#### [Supplied passage]
Latency in 5G, Legacy in 4G
Don Brown & Stephen Wilkus
In developing wireless 5G standards, we have an opportunity to further reduce latency, the time delays, in future wireless networks. In fact, there appears to be unanimous opinion that 5G standards should have less than 1 millisecond (msec) of latency.,,, But why?
In considering results from neurology and studies of interactive games, and in considering the current state of network latency, we do not see compelling business requirements for lower latencies, except insofar as such improvements can also improve throughput and connection setup times. Support for high speed trains may also benefit from lower latencies.
Before discussing the motivation behind a latency requirement of ≤1 msec, let’s be clear on what we mean by latency. The various proposals for 5G are typically specific about the numerical goals for the standard but rarely specific about what the numbers really mean. Some talk of latency as End to End delay, or round trip times, transmit time interval (TTI), ping times, Radio Link Layer TX to ACK times, call setup time, etc.; but nearly all say “it” should be no more than 1 msec. To be specific:
Transmit Time Interval (TTI): The minimum length of time of a UE specific transmission.
In the case of LTE, one sub frame is 1 msec long and consists of 2 time slots. This is the smallest scheduled time interval that can be allocated to a UE. Before one can start transmitting a burst of encoded and error protected data, one must have the complete transport block, which means that there is at least this much delay between getting the data from microphone or camera or other sensor and transmitting it. One can say that LTE has a 0.5 msec TTI.
Large IP packets may need to be segmented in to multiple TTIs depending upon the coding and modulation schemes chosen to adapt to the channel quality. This segmentation can lead to a single IP packet being scheduled onto several time slots.
HARQ processing time: There is a reasonable chance that a received transmission will be in error, typically assumed to be about 10%. When this happens, a Hybrid Automatic Retransmission reQuest is sent (HARQ) between the eNodeB and the User Equipment (UE). The latency of a wireless system needs to account for the processing time to decode and error check a transport block, send a retransmission request and expect one or more retransmissions. These retransmissions are one important source of jitter in the timing.
In the case of LTE, the HARQ processing time delay is 4 subframes (4 msec) so a retransmission requires 7 msecs, with a chance of several more such requests depending upon interference and levels, signal strength and congestion. This is shown in the following figure. With TTI bundling of the sort used in VoLTE there is a 12 msec delay.
For TDD-LTE, the HARQ delay is 9 to 10 msec and 13 to 16 msec for for TTI bundling of the sort used with VoLTE.
Frame size: The minimum time period between system transmissions from a radio that includes feedback from the other end of the link.
As illustrated in the previous figure, in LTE, the frame is 10 msec long and is the periodicity of the Physical Broadcast Channel (PBCH) used for synchronization with the Master Information Block (MIB). Note that ideally, when datagrams are small, and channel quality is good, UE to eNodeB to UE times can be as little as 5 msec, which is less than the frame sizes. This is commonly misunderstood in discussions of latency; an acknowledged transmission can be faster than the frame interval.

#### [Spatial relationship listing]
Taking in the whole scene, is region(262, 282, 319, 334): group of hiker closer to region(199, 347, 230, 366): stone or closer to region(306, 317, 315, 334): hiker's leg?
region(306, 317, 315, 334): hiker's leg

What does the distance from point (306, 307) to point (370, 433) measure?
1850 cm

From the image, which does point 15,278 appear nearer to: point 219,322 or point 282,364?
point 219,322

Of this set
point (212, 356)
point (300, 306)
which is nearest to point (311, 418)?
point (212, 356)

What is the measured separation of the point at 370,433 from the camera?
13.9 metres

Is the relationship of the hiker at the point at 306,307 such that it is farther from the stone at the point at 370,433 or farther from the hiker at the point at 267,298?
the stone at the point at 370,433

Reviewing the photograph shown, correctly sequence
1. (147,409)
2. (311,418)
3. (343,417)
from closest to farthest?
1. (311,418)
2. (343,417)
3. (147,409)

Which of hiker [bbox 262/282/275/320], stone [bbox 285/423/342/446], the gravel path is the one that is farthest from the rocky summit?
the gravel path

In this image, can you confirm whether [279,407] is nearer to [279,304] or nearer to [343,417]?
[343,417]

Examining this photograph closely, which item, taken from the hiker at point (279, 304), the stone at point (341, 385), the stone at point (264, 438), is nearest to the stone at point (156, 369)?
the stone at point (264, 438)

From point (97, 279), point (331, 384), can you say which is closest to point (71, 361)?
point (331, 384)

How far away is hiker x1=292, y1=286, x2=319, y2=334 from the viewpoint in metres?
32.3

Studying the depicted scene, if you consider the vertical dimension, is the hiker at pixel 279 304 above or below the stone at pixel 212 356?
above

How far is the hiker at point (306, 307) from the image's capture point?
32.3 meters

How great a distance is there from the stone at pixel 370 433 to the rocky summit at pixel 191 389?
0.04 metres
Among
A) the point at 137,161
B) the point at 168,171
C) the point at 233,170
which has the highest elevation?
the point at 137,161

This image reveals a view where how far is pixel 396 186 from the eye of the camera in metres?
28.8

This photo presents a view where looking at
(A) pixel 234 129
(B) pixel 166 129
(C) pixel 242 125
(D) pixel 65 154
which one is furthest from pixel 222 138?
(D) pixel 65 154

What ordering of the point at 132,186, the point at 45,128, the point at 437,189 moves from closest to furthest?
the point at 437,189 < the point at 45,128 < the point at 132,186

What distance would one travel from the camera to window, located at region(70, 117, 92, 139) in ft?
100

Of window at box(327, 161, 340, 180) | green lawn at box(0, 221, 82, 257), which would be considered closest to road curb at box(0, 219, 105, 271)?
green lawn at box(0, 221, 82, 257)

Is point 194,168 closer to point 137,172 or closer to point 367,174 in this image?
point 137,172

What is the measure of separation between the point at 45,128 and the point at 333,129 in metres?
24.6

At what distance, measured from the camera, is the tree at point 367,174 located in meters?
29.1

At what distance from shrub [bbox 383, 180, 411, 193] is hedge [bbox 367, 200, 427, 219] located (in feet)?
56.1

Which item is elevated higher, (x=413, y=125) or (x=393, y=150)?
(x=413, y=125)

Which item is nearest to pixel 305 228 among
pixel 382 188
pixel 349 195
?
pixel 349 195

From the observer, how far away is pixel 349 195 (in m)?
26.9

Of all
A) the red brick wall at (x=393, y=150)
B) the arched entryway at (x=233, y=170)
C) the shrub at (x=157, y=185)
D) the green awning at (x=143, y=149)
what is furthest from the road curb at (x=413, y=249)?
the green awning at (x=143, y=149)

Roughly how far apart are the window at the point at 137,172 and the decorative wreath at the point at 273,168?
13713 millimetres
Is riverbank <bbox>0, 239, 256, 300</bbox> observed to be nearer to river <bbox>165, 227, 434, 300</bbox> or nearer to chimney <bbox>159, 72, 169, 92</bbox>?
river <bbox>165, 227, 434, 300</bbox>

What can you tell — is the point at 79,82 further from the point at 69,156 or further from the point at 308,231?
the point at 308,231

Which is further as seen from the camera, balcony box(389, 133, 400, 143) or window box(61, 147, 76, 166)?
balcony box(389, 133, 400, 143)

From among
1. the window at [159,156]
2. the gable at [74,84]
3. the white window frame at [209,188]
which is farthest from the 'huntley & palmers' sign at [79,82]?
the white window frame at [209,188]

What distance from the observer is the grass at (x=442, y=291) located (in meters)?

#### [Task prompt]
Quote the passage on 5G latency from "For TDD-LTE, the" to "the frame interval.". The listing is material separate from the passage on latency.

#### [Exercise response]
For TDD-LTE, the HARQ delay is 9 to 10 msec and 13 to 16 msec for for TTI bundling of the sort used with VoLTE.
Frame size: The minimum time period between system transmissions from a radio that includes feedback from the other end of the link.
As illustrated in the previous figure, in LTE, the frame is 10 msec long and is the periodicity of the Physical Broadcast Channel (PBCH) used for synchronization with the Master Information Block (MIB). Note that ideally, when datagrams are small, and channel quality is good, UE to eNodeB to UE times can be as little as 5 msec, which is less than the frame sizes. This is commonly misunderstood in discussions of latency; an acknowledged transmission can be faster than the frame interval.